Edit objects represent a change to a single entity; edits get batched together
into edit groups (like "commits" and "pull requests" in git parlance).

SQL tables look something like this (with separate tables for entity type a la
`work_revision` and `work_edit`):

    entity_ident
        id (uuid)
        current_revision (entity_revision foreign key)
        redirect_id (optional; points to another entity_ident)
        is_live (boolean; whether newly created entity has been accepted)

    entity_revision
        revision_id
        <all entity-style-specific fields>
        extra: json blob for schema evolution

    entity_edit
        timestamp
        editgroup_id (editgroup foreign key)
        ident (entity_ident foreign key)
        new_revision (entity_revision foreign key)
        new_redirect (optional; points to entity_ident table)
        previous_revision (optional; points to entity_revision)
        extra: json blob for provenance metadata

    editgroup
        editor_id (editor table foreign key)
        description
        extra: json blob for provenance metadata

An individual entity can be in the following "states", from which the given
actions (transition) can be made:

- `wip` (not live; not redirect; has rev)
    - activate (to `active`)
- `active` (live; not redirect; has rev)
    - redirect (to `redirect`)
    - delete (to `deleted`)
- `redirect` (live; redirect; rev or not)
    - split (to `active`)
    - delete (to `delete`)
- `deleted` (live; not redirect; no rev)
    - redirect (to `redirect`)
    - activate (to `active`)

"WIP, redirect" or "WIP, deleted" are invalid states.

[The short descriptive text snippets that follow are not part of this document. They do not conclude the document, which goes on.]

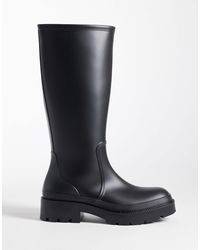 SEQWL - – gummistiefel - Lyst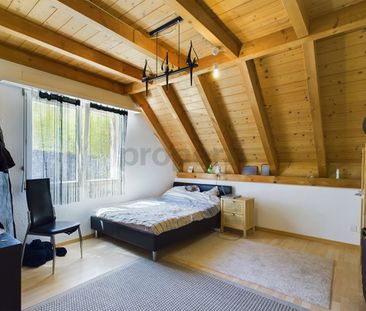 5.5 Zimmer, 154 m², 3. Stock - Photo 3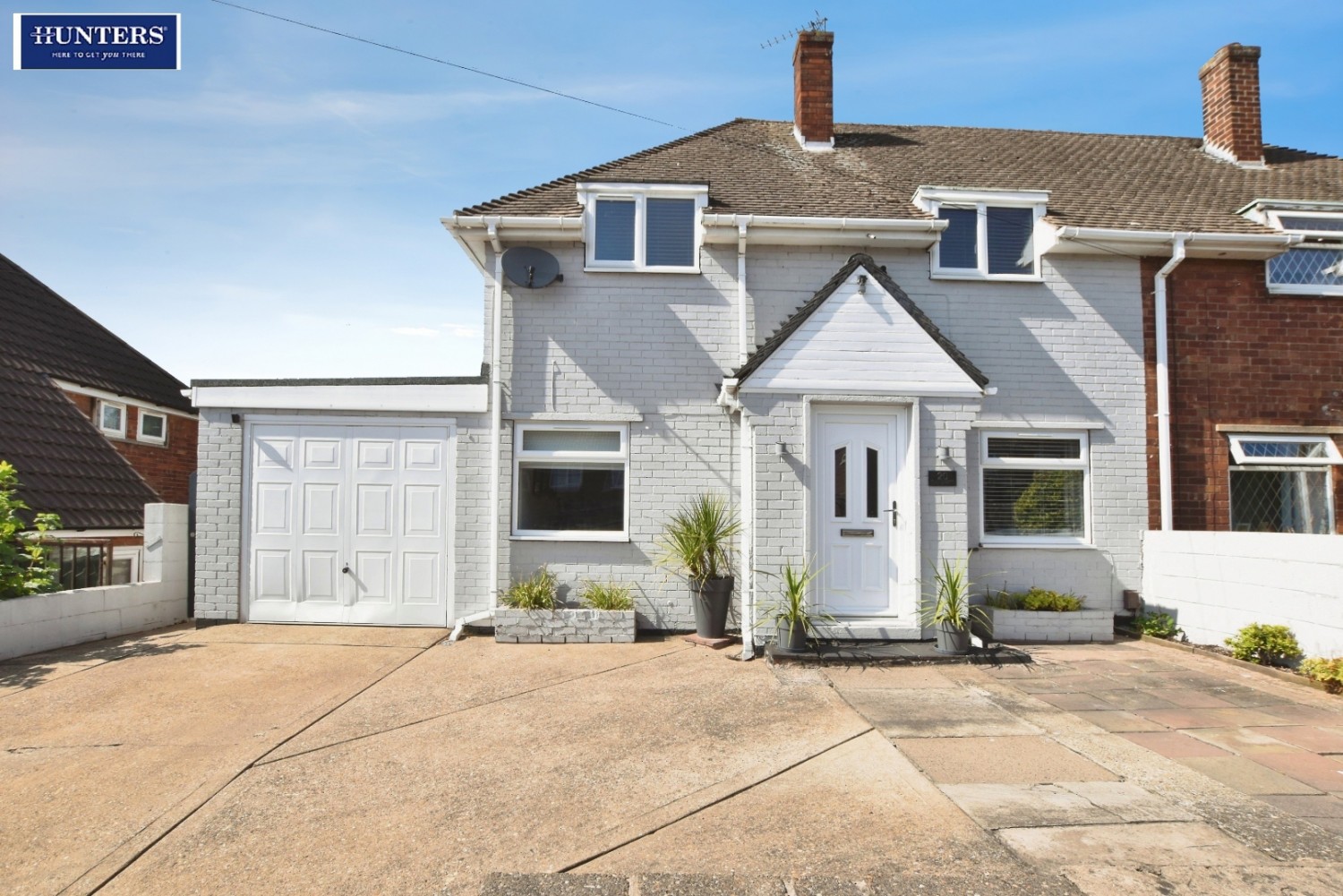3 bedroom House for sale in Ferriby Road, Scunthorpe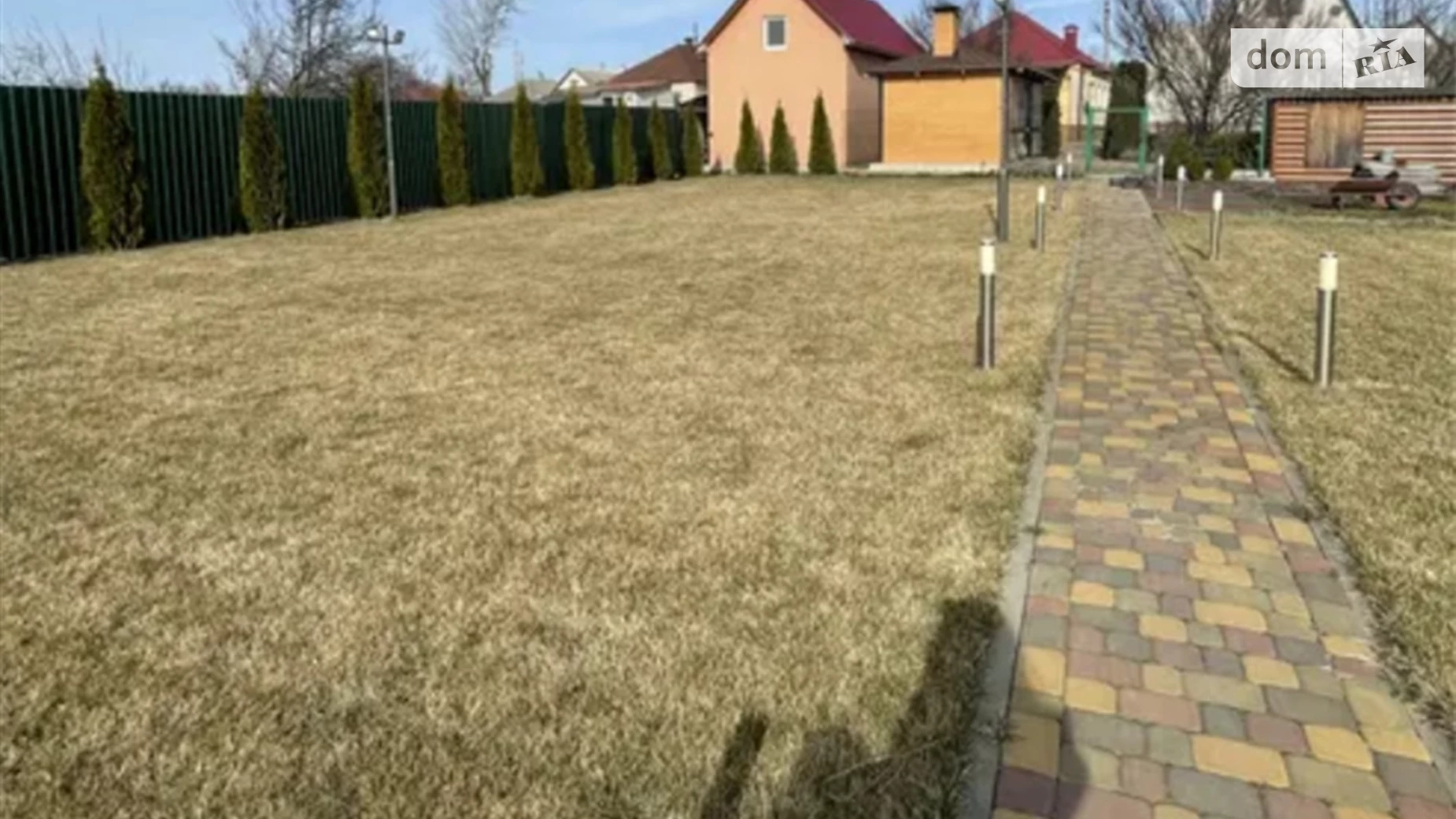 Продається одноповерховий будинок 100 кв. м з балконом, цена: 50000 $ - фото 4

Additional entity-specific columns hold actual metadata. Additional
tables (which reference both `entity_revision` and `entity_id` foreign
keys as appropriate) represent things like authorship relationships
(creator/release), citations between works, etc. Every revision of an entity
requires duplicating all of these associated rows, which could end up
being a large source of inefficiency, but is necessary to represent the full
history of an object.

## Controlled Vocabularies 

Some individual fields have additional constraints, either in the form of
pattern validation ("values must be upper case, contain only certain
characters"), or membership in a fixed set of values. These may include:

- subject categorization
- license and open access status
- work "types" (article vs. book chapter vs. proceeding, etc)
- contributor types (author, translator, illustrator, etc)
- human languages
- identifier namespaces (DOI, ISBN, ISSN, ORCID, etc; but not the identifiers
  themselves)

Other fixed-set "vocabularies" become too large to easily maintain or express
in code. These could be added to the backend databases, or be enforced by bots
(instead of the core system itself). These mostly include externally-registered identifiers or types, such as:

- file mimetypes
- identifiers themselves (DOI, ORCID, etc), by checking for registration
  against canonical APIs and databases

## Global Edit Changelog

As part of the process of "accepting" an edit group, a row is written to an
immutable, append-only table (which internally is a SQL table) documenting each
identifier change. This changelog establishes a monotonically increasing
version number for the entire corpus, and should make interaction with other
systems easier (eg, search engines, replicated databases, alternative storage
backends, notification frameworks, etc.).